Почему мысль, что я буду задушен - пусть даже самозадушен, - так сильно меня напугала, хотя я напрягал всю свою волю, чтобы покончить с собой и (или) чтобы остаться мертвым, понять невозможно. Очевидно, к этому времени меня потянуло на комфорт, и я хотел умереть с удобствами, ощущая, как боль проходит.

Тут я сообразил, что кисти не сомкнули большие пальцы у меня на горле, как несомненно сделали бы, будь их целью удушение. Я чуть-чуть расслабился и с любопытством ждал, что они предпримут дальше.

Как видите, я уже наделил их сообразительностью и целеустремленностью.

А мои руки уже крепко стиснули ушные мочки между большим и указательным пальцами, для верности воткнули мизинцы в щеки и, обеспечив себе таким образом надежную опору, взялись за свое основное дело: прижали средние пальцы к верхним векам, безымянные - к нижним и раздвинули их.

Я испытал неожиданную боль - как оказалось, веки у меня очень распухли, а глазные яблоки приобрели особую чувствительность. Вероятно, верхняя часть моего лица либо стала жертвой очень острой аллергии, либо подверглась неоднократным ударам.

Но как я ни приказывал мысленно, чтобы мои пальцы остановились, они, игнорируя хриплый писк, который все-таки вырывался у меня из горла, продолжали свою жестокую работу.

Яркий веселый свет вонзался в глаза, терзал ретину. Потом потекли слезы. Сначала и они причиняли боль. Несколько минут я видел только их блеск и какие-то смутные желтые пятнышки.

Мало-помалу боль утихла. С помощью пальцев мои веки могли уже мигать и даже взяли на себя почти весь труд, чтобы оставаться открытыми. Мои слезы смыли клейковатые комочки, и я обрел способность видеть.

Я находился в оштукатуренной камере с оконцами, забранными решеткой. Размер ее соответствовал мексодвери, из чего я сделал вывод, что построена она техасцами для мексов.

Свет бил из моего окошка и из такого же окошка в коридоре за решетчатой дверью. В щели задувал ледяной ветер.

За ближним окошком я разглядел высокую доску с девятью русскими буквами, составляющими слова "Желтый Нож".

Следовательно, я схвачен не вольными стрелками, а русскими.

И всколыхнулись жуткие воспоминания.

Но я подавлял их, а мой взгляд скользил по телу, начиная от задранных ног.

Мой черный зимний костюм был расстегнут от паха до шеи, обнажая голую кожу, испещренную официальными строками, которые я видел перевернутыми.

Тут я вспомнил все, а особенно - последние свои глупости.

И в результате снова возжаждал умереть.

Тем не менее я обнаружил, что мои пальцы отпустили веки (и те остались полуоткрытыми без посторонней помощи), а сами поползли по моему торсу к паху, где, я интуитивно догадывался, начнут застегивать молнию.

Из этого можно было сделать только один вывод - стремление выжить вновь вступило в свои права, и это меня хотя и не ободрило, но несколько всколыхнуло.
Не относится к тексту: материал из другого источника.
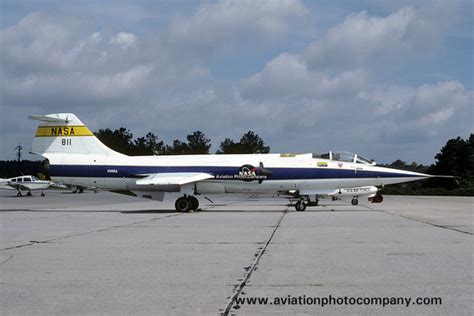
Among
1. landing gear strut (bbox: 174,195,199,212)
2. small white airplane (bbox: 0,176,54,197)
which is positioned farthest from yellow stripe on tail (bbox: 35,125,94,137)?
small white airplane (bbox: 0,176,54,197)

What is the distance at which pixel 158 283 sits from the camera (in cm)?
766

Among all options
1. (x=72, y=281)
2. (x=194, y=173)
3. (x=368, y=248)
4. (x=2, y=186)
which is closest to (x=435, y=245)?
(x=368, y=248)

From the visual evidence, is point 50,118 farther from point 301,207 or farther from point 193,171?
point 301,207

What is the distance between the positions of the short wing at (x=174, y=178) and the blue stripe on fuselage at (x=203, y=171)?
8.2 inches

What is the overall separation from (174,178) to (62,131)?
18.7 ft

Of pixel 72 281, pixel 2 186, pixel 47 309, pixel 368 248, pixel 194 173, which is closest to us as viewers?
pixel 47 309

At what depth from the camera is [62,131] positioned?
27078 millimetres

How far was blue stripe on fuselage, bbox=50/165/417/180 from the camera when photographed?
1013 inches

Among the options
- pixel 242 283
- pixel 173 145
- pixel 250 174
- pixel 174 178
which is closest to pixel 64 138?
pixel 174 178

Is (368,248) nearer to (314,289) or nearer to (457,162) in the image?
(314,289)

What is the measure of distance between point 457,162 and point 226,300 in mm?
104112

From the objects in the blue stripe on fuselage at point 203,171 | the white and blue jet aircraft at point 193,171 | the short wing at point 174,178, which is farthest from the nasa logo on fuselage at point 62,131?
the short wing at point 174,178

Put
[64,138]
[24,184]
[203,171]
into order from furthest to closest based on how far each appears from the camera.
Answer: [24,184] → [64,138] → [203,171]

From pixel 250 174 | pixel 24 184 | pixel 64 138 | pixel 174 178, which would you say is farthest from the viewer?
pixel 24 184
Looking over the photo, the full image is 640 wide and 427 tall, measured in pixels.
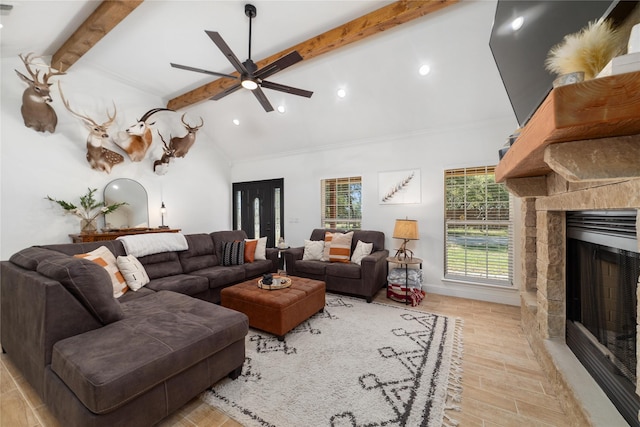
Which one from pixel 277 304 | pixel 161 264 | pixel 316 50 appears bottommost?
pixel 277 304

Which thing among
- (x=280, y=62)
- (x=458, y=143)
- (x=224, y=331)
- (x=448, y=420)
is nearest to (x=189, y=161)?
(x=280, y=62)

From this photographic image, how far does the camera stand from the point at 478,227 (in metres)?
3.70

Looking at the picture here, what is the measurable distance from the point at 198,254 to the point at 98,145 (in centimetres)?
235

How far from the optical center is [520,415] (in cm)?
156

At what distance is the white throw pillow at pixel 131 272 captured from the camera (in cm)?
261

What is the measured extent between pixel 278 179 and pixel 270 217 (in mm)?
893

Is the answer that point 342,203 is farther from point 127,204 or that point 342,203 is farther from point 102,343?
point 102,343

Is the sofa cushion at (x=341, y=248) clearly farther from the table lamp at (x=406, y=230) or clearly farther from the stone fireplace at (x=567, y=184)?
the stone fireplace at (x=567, y=184)

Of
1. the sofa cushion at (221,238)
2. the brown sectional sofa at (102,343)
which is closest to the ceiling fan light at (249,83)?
the brown sectional sofa at (102,343)

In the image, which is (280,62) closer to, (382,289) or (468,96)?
(468,96)

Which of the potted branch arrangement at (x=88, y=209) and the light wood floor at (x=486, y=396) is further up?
the potted branch arrangement at (x=88, y=209)

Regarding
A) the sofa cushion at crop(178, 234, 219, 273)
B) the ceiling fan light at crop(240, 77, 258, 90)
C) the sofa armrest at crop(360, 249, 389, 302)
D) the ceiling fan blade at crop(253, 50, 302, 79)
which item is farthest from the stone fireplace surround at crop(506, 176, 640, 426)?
the sofa cushion at crop(178, 234, 219, 273)

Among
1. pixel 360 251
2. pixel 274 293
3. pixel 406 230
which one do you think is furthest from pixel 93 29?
pixel 406 230

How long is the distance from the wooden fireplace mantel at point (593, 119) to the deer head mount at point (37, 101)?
485cm
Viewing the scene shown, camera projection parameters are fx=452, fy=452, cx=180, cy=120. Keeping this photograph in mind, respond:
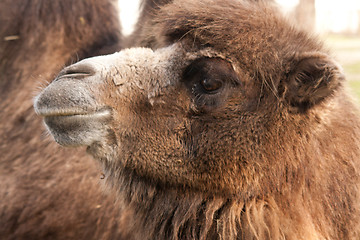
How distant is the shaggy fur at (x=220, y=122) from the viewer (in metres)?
2.44

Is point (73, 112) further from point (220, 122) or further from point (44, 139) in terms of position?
point (44, 139)

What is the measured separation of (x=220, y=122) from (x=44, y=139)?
174 centimetres

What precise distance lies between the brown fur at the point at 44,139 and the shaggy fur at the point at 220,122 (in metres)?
0.90

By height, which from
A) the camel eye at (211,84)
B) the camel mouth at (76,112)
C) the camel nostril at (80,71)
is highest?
the camel eye at (211,84)

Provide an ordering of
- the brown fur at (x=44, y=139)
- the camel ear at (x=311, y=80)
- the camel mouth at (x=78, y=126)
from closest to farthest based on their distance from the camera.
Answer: the camel ear at (x=311, y=80) → the camel mouth at (x=78, y=126) → the brown fur at (x=44, y=139)

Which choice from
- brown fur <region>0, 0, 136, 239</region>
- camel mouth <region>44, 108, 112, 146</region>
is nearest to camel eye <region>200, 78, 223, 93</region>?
camel mouth <region>44, 108, 112, 146</region>

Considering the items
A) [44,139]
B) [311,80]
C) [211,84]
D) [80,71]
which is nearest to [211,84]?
[211,84]

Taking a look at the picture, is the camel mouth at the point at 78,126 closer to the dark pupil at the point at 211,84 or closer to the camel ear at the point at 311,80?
the dark pupil at the point at 211,84

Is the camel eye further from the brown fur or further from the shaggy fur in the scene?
the brown fur

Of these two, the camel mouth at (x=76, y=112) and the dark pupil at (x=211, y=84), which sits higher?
the dark pupil at (x=211, y=84)

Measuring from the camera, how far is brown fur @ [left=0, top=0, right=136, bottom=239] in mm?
3449

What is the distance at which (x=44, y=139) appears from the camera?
3.59 metres

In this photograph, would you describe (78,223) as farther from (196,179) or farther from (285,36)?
(285,36)

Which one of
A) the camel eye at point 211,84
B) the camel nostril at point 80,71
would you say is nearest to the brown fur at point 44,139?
the camel nostril at point 80,71
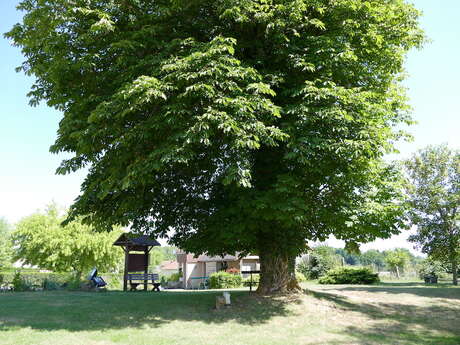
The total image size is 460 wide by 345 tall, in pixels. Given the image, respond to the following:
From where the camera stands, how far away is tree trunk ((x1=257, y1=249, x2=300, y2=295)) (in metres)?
12.5

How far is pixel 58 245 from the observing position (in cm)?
3559

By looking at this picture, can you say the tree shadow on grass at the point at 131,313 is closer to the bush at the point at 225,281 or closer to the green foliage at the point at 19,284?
the green foliage at the point at 19,284

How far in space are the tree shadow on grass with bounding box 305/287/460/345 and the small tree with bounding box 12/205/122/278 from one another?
2910 centimetres

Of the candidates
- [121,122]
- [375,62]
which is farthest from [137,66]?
[375,62]

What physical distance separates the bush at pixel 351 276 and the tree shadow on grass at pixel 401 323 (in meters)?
13.6

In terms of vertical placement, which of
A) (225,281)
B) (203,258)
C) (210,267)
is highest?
(203,258)

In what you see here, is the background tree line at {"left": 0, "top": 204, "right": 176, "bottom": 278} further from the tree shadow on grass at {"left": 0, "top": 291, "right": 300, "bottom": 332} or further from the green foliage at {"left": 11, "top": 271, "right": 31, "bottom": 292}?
the tree shadow on grass at {"left": 0, "top": 291, "right": 300, "bottom": 332}

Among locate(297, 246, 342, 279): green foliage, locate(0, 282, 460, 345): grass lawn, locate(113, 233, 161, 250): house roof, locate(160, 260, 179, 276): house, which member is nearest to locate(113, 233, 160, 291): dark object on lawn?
locate(113, 233, 161, 250): house roof

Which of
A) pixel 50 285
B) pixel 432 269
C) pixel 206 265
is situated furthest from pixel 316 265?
pixel 50 285

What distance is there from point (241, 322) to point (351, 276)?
1928 centimetres

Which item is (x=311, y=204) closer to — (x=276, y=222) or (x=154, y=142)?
(x=276, y=222)

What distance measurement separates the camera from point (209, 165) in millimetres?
12031

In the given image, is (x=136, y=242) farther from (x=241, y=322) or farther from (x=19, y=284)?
(x=241, y=322)

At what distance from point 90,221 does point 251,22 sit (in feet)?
27.6
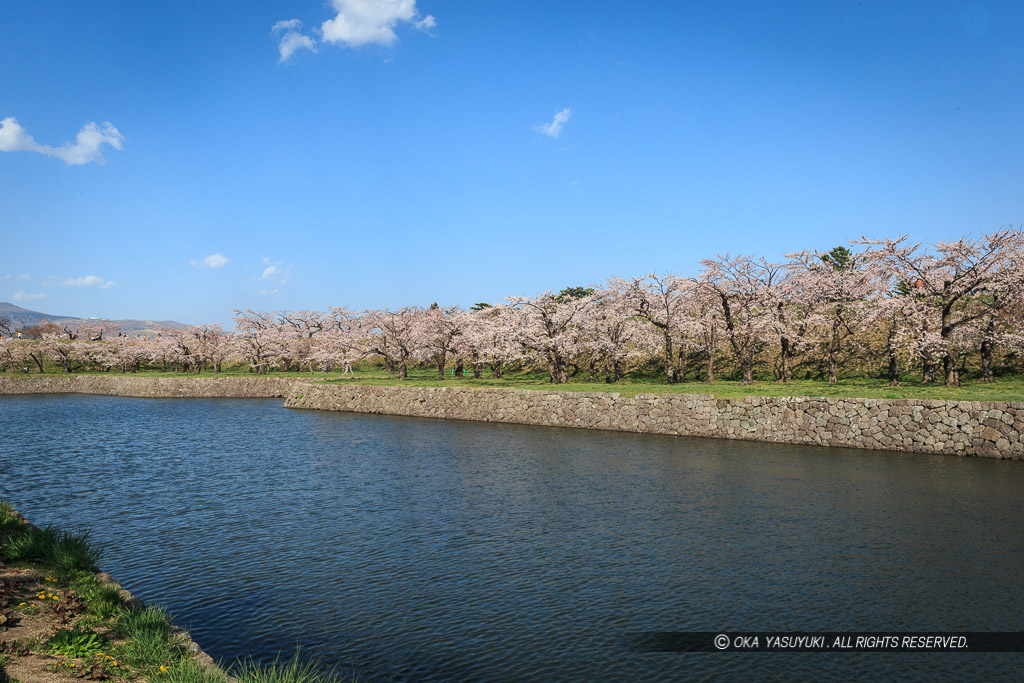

Пока мои руки занимались своим делом, я попробовал проанализировать сложившееся положение - занятие весьма неприятное.

К счастью, в таких случаях не обязательно начинать с наихудших вариантов: можно подбираться к ним постепенно, не напрягаясь. Например, когда чувствуешь себя виноватым, первая и самая здоровая реакция - переложить максимум вины на других людей.

А потому вполне естественно, что сначала я подумал об отце - не столько сердито, сколько с нежной жалостью. Сентиментально до предела.

"Бедный старый дурень, - думал я, - руководит своим театром в космосе, ни черта не знает о Терре и только лелеет идиотскую мечту о заявке, которая в один прекрасный день нас всех обогатит".

Пришло ли ему в голову, что заявка - предварительная, что страна, где она была зарегистрирована, перешла в другие руки, по меньшей мере один раз, а теперь вот и два? Что у техасцев есть миллион законов, чтобы давать по рукам дурням вроде него, если они вздумают предъявлять свои права и требовать полагающиеся им денежки? И что все население Терры без единого исключения состоит из мошенников и громил, помышляющих только о деньгах и власти, готовых при малейшем предлоге подменить законные процедуры насилием? О нет, конечно, не пришло!

Зато его осенила сверхидиотская идея послать меня, своего единственного сына, на жуткую Терру превратить заявку в наличные!

Да, надо отдать ему должное, он добился, чтобы длинноволосые сконструировали замечательный экзоскелет. Но хоть в чем-нибудь еще он заручился их помощью? А ведь о Терре они знали куда больше, чем он.

Нет и нет! Вместо этого он снабдил меня плащом, стержнями-шпагами и пр-идиотски спрятанным документом!

А я-то, сверхдурень, согласился на эту нелепую роль, даже гордился ею. Целый жуткий месяц на Терре я не жил - я только играл.

Сначала меня соблазняли таинственной ролью в техасском дворцовом перевороте.

Затем я с восторгом ухватился за роль Смерти, вождя в смехотворной революции обитателей глинобитных лачуг.

И наконец, я не удержался от театрального эффекта, чтобы поразить говорящих медведей, - непростительная глупость в номере с хищниками.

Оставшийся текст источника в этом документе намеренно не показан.